Start of PROVIDED RECORDS

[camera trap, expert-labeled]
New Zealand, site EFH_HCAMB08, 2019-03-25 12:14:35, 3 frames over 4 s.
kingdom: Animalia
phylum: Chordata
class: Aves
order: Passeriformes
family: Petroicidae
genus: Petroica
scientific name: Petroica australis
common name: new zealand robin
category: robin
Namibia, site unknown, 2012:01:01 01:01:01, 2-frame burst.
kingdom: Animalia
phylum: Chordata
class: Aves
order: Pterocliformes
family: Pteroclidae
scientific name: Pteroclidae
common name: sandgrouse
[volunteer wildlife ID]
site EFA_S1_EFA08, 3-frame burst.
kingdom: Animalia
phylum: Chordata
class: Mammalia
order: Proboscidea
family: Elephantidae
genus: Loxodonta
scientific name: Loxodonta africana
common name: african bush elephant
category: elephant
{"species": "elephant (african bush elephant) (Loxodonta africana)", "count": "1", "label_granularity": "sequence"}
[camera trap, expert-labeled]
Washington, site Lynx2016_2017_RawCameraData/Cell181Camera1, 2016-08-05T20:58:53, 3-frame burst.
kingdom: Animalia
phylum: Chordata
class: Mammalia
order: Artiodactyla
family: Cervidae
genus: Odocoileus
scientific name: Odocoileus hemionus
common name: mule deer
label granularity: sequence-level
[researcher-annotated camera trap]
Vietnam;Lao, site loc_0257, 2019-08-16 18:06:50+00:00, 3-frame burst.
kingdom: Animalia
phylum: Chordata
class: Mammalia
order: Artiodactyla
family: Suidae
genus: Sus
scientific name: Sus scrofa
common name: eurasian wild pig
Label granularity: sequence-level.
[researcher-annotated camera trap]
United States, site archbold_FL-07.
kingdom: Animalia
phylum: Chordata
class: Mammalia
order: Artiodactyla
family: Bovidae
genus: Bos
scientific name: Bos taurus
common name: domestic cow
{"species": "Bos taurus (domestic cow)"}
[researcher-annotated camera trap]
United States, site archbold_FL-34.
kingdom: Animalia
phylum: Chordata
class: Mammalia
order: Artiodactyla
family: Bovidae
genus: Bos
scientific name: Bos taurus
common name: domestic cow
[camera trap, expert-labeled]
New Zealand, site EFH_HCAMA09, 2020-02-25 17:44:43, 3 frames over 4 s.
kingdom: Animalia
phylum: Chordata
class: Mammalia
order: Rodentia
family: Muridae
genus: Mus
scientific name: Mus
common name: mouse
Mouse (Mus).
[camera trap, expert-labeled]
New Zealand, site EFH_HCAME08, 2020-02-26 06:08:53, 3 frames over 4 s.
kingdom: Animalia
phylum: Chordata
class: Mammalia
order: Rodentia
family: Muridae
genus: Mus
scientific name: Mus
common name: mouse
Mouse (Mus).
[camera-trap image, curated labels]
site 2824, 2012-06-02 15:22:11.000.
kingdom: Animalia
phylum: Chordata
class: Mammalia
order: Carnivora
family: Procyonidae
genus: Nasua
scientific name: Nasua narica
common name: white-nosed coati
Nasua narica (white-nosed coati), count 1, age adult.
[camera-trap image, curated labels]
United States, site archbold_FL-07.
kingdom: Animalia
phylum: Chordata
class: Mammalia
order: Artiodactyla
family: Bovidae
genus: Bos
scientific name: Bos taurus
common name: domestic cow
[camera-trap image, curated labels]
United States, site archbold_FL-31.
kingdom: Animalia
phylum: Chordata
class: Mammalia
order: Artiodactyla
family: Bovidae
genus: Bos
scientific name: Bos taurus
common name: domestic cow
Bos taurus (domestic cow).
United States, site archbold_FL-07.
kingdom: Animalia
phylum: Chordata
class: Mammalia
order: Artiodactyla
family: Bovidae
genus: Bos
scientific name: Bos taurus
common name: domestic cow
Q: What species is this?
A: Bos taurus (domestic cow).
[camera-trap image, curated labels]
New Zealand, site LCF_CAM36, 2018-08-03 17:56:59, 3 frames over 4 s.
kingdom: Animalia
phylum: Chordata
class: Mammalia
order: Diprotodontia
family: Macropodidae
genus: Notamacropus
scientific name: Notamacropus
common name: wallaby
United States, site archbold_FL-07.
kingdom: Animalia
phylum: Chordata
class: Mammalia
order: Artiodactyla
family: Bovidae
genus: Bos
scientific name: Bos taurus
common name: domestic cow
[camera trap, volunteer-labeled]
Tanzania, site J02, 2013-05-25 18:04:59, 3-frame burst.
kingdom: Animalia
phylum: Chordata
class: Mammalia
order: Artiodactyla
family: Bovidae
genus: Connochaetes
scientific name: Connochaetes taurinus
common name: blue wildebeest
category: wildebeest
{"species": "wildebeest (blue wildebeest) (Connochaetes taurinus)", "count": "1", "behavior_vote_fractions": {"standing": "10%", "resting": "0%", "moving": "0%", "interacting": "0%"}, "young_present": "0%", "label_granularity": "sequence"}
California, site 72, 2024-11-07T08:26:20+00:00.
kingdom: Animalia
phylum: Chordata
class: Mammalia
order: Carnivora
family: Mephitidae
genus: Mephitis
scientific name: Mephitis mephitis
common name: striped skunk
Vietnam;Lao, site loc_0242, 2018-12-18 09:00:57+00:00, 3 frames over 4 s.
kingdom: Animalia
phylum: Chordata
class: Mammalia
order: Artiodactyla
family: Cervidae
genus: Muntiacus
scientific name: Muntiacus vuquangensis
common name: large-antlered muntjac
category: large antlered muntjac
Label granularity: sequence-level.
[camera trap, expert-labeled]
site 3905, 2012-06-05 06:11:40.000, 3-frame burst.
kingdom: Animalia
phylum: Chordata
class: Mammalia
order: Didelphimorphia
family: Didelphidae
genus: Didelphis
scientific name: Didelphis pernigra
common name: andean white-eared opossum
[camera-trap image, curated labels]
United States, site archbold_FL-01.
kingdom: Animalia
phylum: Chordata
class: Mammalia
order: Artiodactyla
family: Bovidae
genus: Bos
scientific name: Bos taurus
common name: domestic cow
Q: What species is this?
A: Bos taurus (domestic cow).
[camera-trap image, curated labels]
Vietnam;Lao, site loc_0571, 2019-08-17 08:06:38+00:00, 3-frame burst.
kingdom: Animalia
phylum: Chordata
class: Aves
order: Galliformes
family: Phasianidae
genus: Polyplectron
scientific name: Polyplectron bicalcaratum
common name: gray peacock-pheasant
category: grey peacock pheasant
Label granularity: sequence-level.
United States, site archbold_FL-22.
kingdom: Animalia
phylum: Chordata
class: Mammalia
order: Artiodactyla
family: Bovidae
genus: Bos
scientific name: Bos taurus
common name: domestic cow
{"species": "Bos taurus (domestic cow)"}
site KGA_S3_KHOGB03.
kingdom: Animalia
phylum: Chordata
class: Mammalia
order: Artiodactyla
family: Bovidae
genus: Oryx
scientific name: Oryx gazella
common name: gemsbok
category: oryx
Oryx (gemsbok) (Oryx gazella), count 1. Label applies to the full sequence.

End of PROVIDED RECORDS

WORK REQUIRED:
Each line above needs to be repeated exactly, with nothing omitted.

TASK SOLUTION:
[camera trap, expert-labeled]
New Zealand, site EFH_HCAMB08, 2019-03-25 12:14:35, 3 frames over 4 s.
kingdom: Animalia
phylum: Chordata
class: Aves
order: Passeriformes
family: Petroicidae
genus: Petroica
scientific name: Petroica australis
common name: new zealand robin
category: robin
Namibia, site unknown, 2012:01:01 01:01:01, 2-frame burst.
kingdom: Animalia
phylum: Chordata
class: Aves
order: Pterocliformes
family: Pteroclidae
scientific name: Pteroclidae
common name: sandgrouse
[volunteer wildlife ID]
site EFA_S1_EFA08, 3-frame burst.
kingdom: Animalia
phylum: Chordata
class: Mammalia
order: Proboscidea
family: Elephantidae
genus: Loxodonta
scientific name: Loxodonta africana
common name: african bush elephant
category: elephant
{"species": "elephant (african bush elephant) (Loxodonta africana)", "count": "1", "label_granularity": "sequence"}
[camera trap, expert-labeled]
Washington, site Lynx2016_2017_RawCameraData/Cell181Camera1, 2016-08-05T20:58:53, 3-frame burst.
kingdom: Animalia
phylum: Chordata
class: Mammalia
order: Artiodactyla
family: Cervidae
genus: Odocoileus
scientific name: Odocoileus hemionus
common name: mule deer
label granularity: sequence-level
[researcher-annotated camera trap]
Vietnam;Lao, site loc_0257, 2019-08-16 18:06:50+00:00, 3-frame burst.
kingdom: Animalia
phylum: Chordata
class: Mammalia
order: Artiodactyla
family: Suidae
genus: Sus
scientific name: Sus scrofa
common name: eurasian wild pig
Label granularity: sequence-level.
[researcher-annotated camera trap]
United States, site archbold_FL-07.
kingdom: Animalia
phylum: Chordata
class: Mammalia
order: Artiodactyla
family: Bovidae
genus: Bos
scientific name: Bos taurus
common name: domestic cow
{"species": "Bos taurus (domestic cow)"}
[researcher-annotated camera trap]
United States, site archbold_FL-34.
kingdom: Animalia
phylum: Chordata
class: Mammalia
order: Artiodactyla
family: Bovidae
genus: Bos
scientific name: Bos taurus
common name: domestic cow
[camera trap, expert-labeled]
New Zealand, site EFH_HCAMA09, 2020-02-25 17:44:43, 3 frames over 4 s.
kingdom: Animalia
phylum: Chordata
class: Mammalia
order: Rodentia
family: Muridae
genus: Mus
scientific name: Mus
common name: mouse
Mouse (Mus).
[camera trap, expert-labeled]
New Zealand, site EFH_HCAME08, 2020-02-26 06:08:53, 3 frames over 4 s.
kingdom: Animalia
phylum: Chordata
class: Mammalia
order: Rodentia
family: Muridae
genus: Mus
scientific name: Mus
common name: mouse
Mouse (Mus).
[camera-trap image, curated labels]
site 2824, 2012-06-02 15:22:11.000.
kingdom: Animalia
phylum: Chordata
class: Mammalia
order: Carnivora
family: Procyonidae
genus: Nasua
scientific name: Nasua narica
common name: white-nosed coati
Nasua narica (white-nosed coati), count 1, age adult.
[camera-trap image, curated labels]
United States, site archbold_FL-07.
kingdom: Animalia
phylum: Chordata
class: Mammalia
order: Artiodactyla
family: Bovidae
genus: Bos
scientific name: Bos taurus
common name: domestic cow
[camera-trap image, curated labels]
United States, site archbold_FL-31.
kingdom: Animalia
phylum: Chordata
class: Mammalia
order: Artiodactyla
family: Bovidae
genus: Bos
scientific name: Bos taurus
common name: domestic cow
Bos taurus (domestic cow).
United States, site archbold_FL-07.
kingdom: Animalia
phylum: Chordata
class: Mammalia
order: Artiodactyla
family: Bovidae
genus: Bos
scientific name: Bos taurus
common name: domestic cow
Q: What species is this?
A: Bos taurus (domestic cow).
[camera-trap image, curated labels]
New Zealand, site LCF_CAM36, 2018-08-03 17:56:59, 3 frames over 4 s.
kingdom: Animalia
phylum: Chordata
class: Mammalia
order: Diprotodontia
family: Macropodidae
genus: Notamacropus
scientific name: Notamacropus
common name: wallaby
United States, site archbold_FL-07.
kingdom: Animalia
phylum: Chordata
class: Mammalia
order: Artiodactyla
family: Bovidae
genus: Bos
scientific name: Bos taurus
common name: domestic cow
[camera trap, volunteer-labeled]
Tanzania, site J02, 2013-05-25 18:04:59, 3-frame burst.
kingdom: Animalia
phylum: Chordata
class: Mammalia
order: Artiodactyla
family: Bovidae
genus: Connochaetes
scientific name: Connochaetes taurinus
common name: blue wildebeest
category: wildebeest
{"species": "wildebeest (blue wildebeest) (Connochaetes taurinus)", "count": "1", "behavior_vote_fractions": {"standing": "10%", "resting": "0%", "moving": "0%", "interacting": "0%"}, "young_present": "0%", "label_granularity": "sequence"}
California, site 72, 2024-11-07T08:26:20+00:00.
kingdom: Animalia
phylum: Chordata
class: Mammalia
order: Carnivora
family: Mephitidae
genus: Mephitis
scientific name: Mephitis mephitis
common name: striped skunk
Vietnam;Lao, site loc_0242, 2018-12-18 09:00:57+00:00, 3 frames over 4 s.
kingdom: Animalia
phylum: Chordata
class: Mammalia
order: Artiodactyla
family: Cervidae
genus: Muntiacus
scientific name: Muntiacus vuquangensis
common name: large-antlered muntjac
category: large antlered muntjac
Label granularity: sequence-level.
[camera trap, expert-labeled]
site 3905, 2012-06-05 06:11:40.000, 3-frame burst.
kingdom: Animalia
phylum: Chordata
class: Mammalia
order: Didelphimorphia
family: Didelphidae
genus: Didelphis
scientific name: Didelphis pernigra
common name: andean white-eared opossum
[camera-trap image, curated labels]
United States, site archbold_FL-01.
kingdom: Animalia
phylum: Chordata
class: Mammalia
order: Artiodactyla
family: Bovidae
genus: Bos
scientific name: Bos taurus
common name: domestic cow
Q: What species is this?
A: Bos taurus (domestic cow).
[camera-trap image, curated labels]
Vietnam;Lao, site loc_0571, 2019-08-17 08:06:38+00:00, 3-frame burst.
kingdom: Animalia
phylum: Chordata
class: Aves
order: Galliformes
family: Phasianidae
genus: Polyplectron
scientific name: Polyplectron bicalcaratum
common name: gray peacock-pheasant
category: grey peacock pheasant
Label granularity: sequence-level.
United States, site archbold_FL-22.
kingdom: Animalia
phylum: Chordata
class: Mammalia
order: Artiodactyla
family: Bovidae
genus: Bos
scientific name: Bos taurus
common name: domestic cow
{"species": "Bos taurus (domestic cow)"}
site KGA_S3_KHOGB03.
kingdom: Animalia
phylum: Chordata
class: Mammalia
order: Artiodactyla
family: Bovidae
genus: Oryx
scientific name: Oryx gazella
common name: gemsbok
category: oryx
Oryx (gemsbok) (Oryx gazella), count 1. Label applies to the full sequence.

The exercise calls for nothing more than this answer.